Não há volta a dar. Tinha decidido que esta semana voltaria as costas à temática governamental e me dedicaria a outro assunto menos conspurcado. Mas não consigo passar ao lado de tanta asneira, de tanto amadorismo, de tanta infantilidade, sem indignação. Por isso insisto na matéria dos últimos GDH. Tenham paciência…
Estes fantasmas que persistem em ocupar as cadeiras de um governo que já não é, quer as que correspondem a pastas orgânicas, quer os das pastas virtuais, parecem apostados em minorar os pesadelos das nossas vidas com algumas cenas grotescas, com umas boutades de cordel pouco imaginativas e ainda por cima mal conseguidas, com um coro estridentemente desafinado. E parece nem se aperceberem das fífias nem do total falhanço da encenação colectiva. O chefe da orquestra pede unidade, esforços conjuntos e o povo responde-lhe com a unidade nas ruas, às centenas de milhares, em jornadas que se repetem por todo o país com crescente revolta, apontando-lhe a porta de saída. Os actores não escondem que estão assustados e, em pleno desnorte e descoordenação, acotovelam-se a quererem mostrar serviço. Com as deixas mais disparatadas, da justiceira ao economista, do adjunto na clandestinidade ao consultor privativo ou ao administrador interno de fábulas de La Fontaine, todos disputam a ribalta, procuram protagonismo. Ninguém melhor que Relvas para apelar à coesão social! Quem senão Borges para recomendar o aperto do cinto! As pateadas soam do interior da própria claque. Até como bobos da corte são maus!!!
Se o tempo fosse de descontracção até poderíamos agradecer-lhes o passatempo, o contributo para conversas inesgotáveis, para um reportório de anedotas abundante e variado. O pior é que as coisas não estão para graças porque entretanto o país resvala para o abismo e já se sabe quem acaba por pagar a factura.
No passado dia 19 de Setembro na abertura solene do ano lectivo da Universidade de Coimbra o magnífico reitor, professor-doutor João Gabriel Silva, proferiu um notável discurso no qual não evita a crise e lembra que ao longo da sua história os portugueses já sobreviveram a muitas crises. E aponta caminhos pondo relevo na premência de mudar a estrutura fiscal que incide excessivamente nos rendimentos do trabalho e menos nas transacções do capital. Palavras lúcidas na sequência de outras, alguns meses atrás, do seu colega da Universidade Clássica de Lisboa, professor-doutor Sampaio da Nóvoa, que nas Comemorações do Dia de Portugal, de Camões e das Comunidades Portuguesas recusava o mote exclusivista e autoritário da ausência de alternativas. Não sei se serão ouvidos ou se entrarão no rol dos ignorantes, no qual os iluminados do sistema ousam incluir os que denunciam a via para a catástrofe.

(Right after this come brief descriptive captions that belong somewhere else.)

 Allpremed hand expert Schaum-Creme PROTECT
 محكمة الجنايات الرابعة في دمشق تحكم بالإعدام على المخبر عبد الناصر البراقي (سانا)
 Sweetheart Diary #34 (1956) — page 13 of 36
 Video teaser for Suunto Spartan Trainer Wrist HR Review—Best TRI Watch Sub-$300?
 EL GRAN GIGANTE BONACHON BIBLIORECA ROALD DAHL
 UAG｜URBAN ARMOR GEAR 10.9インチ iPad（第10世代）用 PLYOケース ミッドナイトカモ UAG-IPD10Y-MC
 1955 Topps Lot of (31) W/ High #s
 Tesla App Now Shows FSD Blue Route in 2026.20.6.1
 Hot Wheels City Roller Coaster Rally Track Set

É cada vez mais óbvio que a situação não é apenas nacional e que não haverá solução para a crise dos países europeus fora do quadro europeu. Dizem especialistas, que eu não sou, que foi à dimensão europeia que os factores germinaram e se acumularam, com a integração e a moeda única e, assim, é também a esse nível que se têm de buscar as soluções. Monti, chefe do governo italiano percebeu-o e convidou para uma reflexão conjunta os colegas francês, espanhol, irlandês e grego. O português também foi convidado mas não considerou útil estar presente. Basta-lhe o Borges. Mas não é apenas das instâncias institucionais que surgirão as respostas. A rua está a ferver, na Grécia e em Espanha, em Portugal e em França. No último domingo em Paris manifestantes portugueses faziam-se ouvir e juntavam as suas vozes aos apelos para que os europeus do sul e da Irlanda se unam contra a política da austeridade.
É importantíssimo que se dê expressão organizada a este levantamento popular que tem fundamentos comuns e que deve tornar-se transfronteiriço. E é inevitável que isso venha a acontecer. Os apologistas da globalização, os que lhe cantavam hinos de louvor porque era a glorificação do mercado, do poder da comunicação, do pensamento único, do comportamento uniformizado, terão agora de se confrontar com a indignação global que ultrapassa fronteiras, com a contestação que atinge transversalmente as várias sociedades, com a mobilização a que as redes sociais conferem novas dimensões e capacidades de amplitude quase sem limite e de tempo quase instantâneo.
Nasceu um neologismo, o austeritarismo. E é contra ele que tem de se levantar o clamor dos europeus.